Everyone knows Kit Marlowe’s plays hit the London stage like a thunderbolt. Not so many know that his poems were equally original, equally radical. Too radical for some: in 1599 the Bishop of London burned Marlowe’s translations of Ovid’s love poems in public. Even today, the explicit linkage between poetic technique and sexual performance can surprise. These were the first translations of Ovid’s erotic verse into any modern European language, and bishops burned them in vain: the rhymed heroic couplet that Marlowe pioneered for his translation became a standard form.
His translation of Lucan likewise established blank verse as a mainline medium – which of course crossed over into the theatre. This translation too was subversive, for Lucan was the anti-imperial poet of ancient Rome and Marlowe chose to translate him when European absolutism was on the rise, a republican poem in a monarchical age.
Even more influential is his free-wheeling version of the late Greek poem, Hero and Leander. Everyone knows some of this, even if unaware that he’s the author, for he’s a poet who sticks in the mind. Years after Marlowe had been murdered, Shakespeare has one of his characters quote him:
Dead shepherd, now I find thy saw of might: Who ever loved, that loved not at first sight?

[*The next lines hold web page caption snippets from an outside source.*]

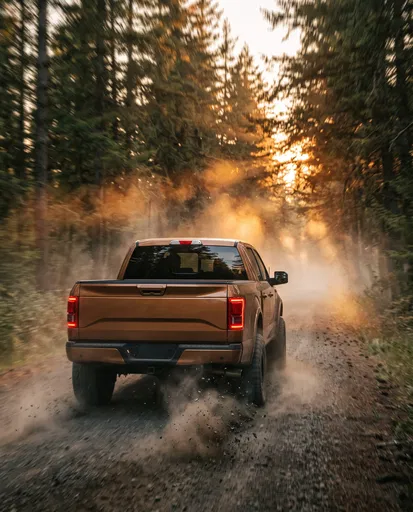 Bronze Pickup Truck on Forest Road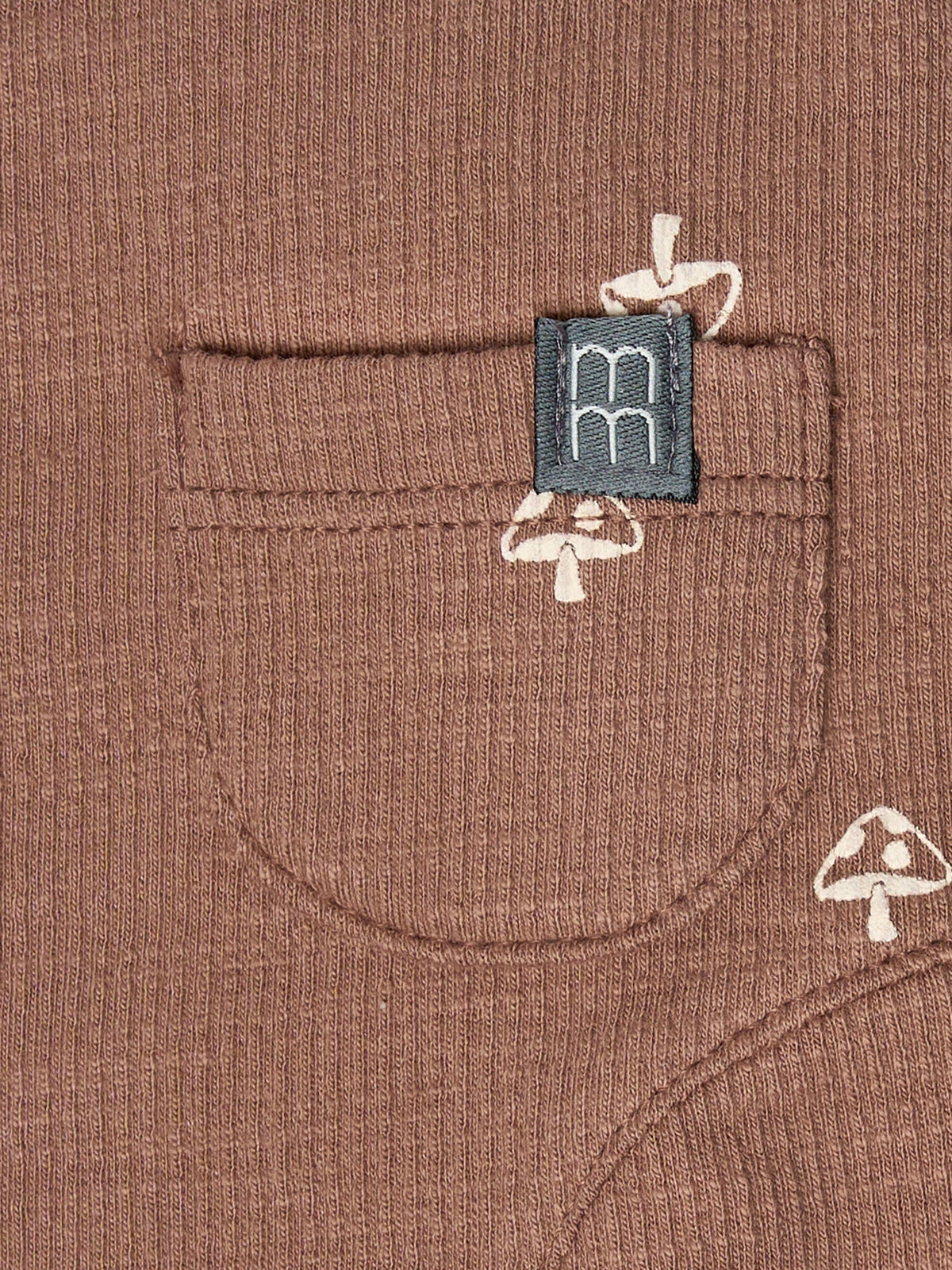 Baby Neutral Brown Mushroom Long Sleeve Seamed Drop Shoulder Top-Gerber Childrenswear Wholesale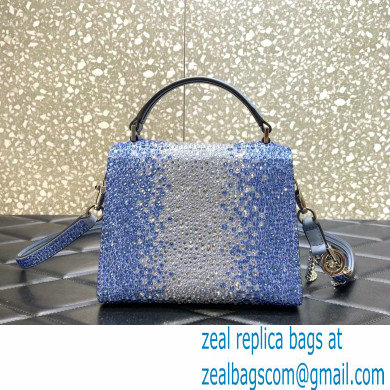 Valentino Mini VSling Bag with Sparkling Crystal Embroidery Gradient blue 2022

Why “shepherd”? Because Marlowe wrote the most famous Elizabethan pop song of all, ‘The Passionate Shepherd to His Love’ (and there were many cover versions):
Come live with me and be my love, And we will all the pleasures prove.

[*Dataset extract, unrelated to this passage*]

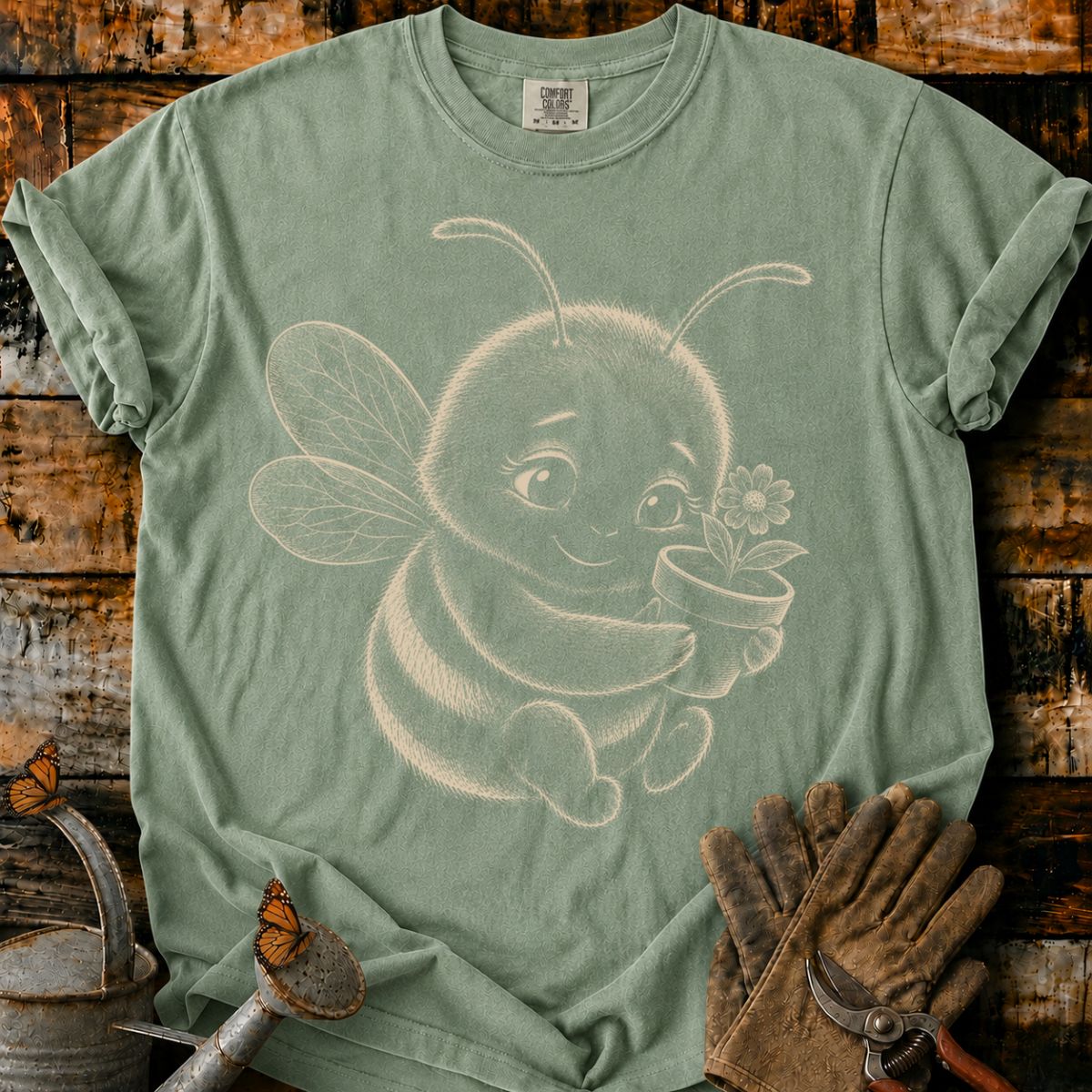 Bee With Flower Pot Art T-Shirt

This term and next we bring you some special opportunities to sample the risky pleasures of Marlowe’s verse. The Master’s of four Colleges have generously offered their Lodges as venues for staging a dialogue (or even contest) between Marlowe and their own poets. They are:
Pembroke, where we pit Marlowe against Spenser Christ’s, where he does battle with Milton St John’s, where he converses with his friend and fellow student, Nashe (and also with the equally radical Donne) and of course his own College: Corpus Christi – that’s where he read Ovid and Lucan, and made them heard for the first time in English.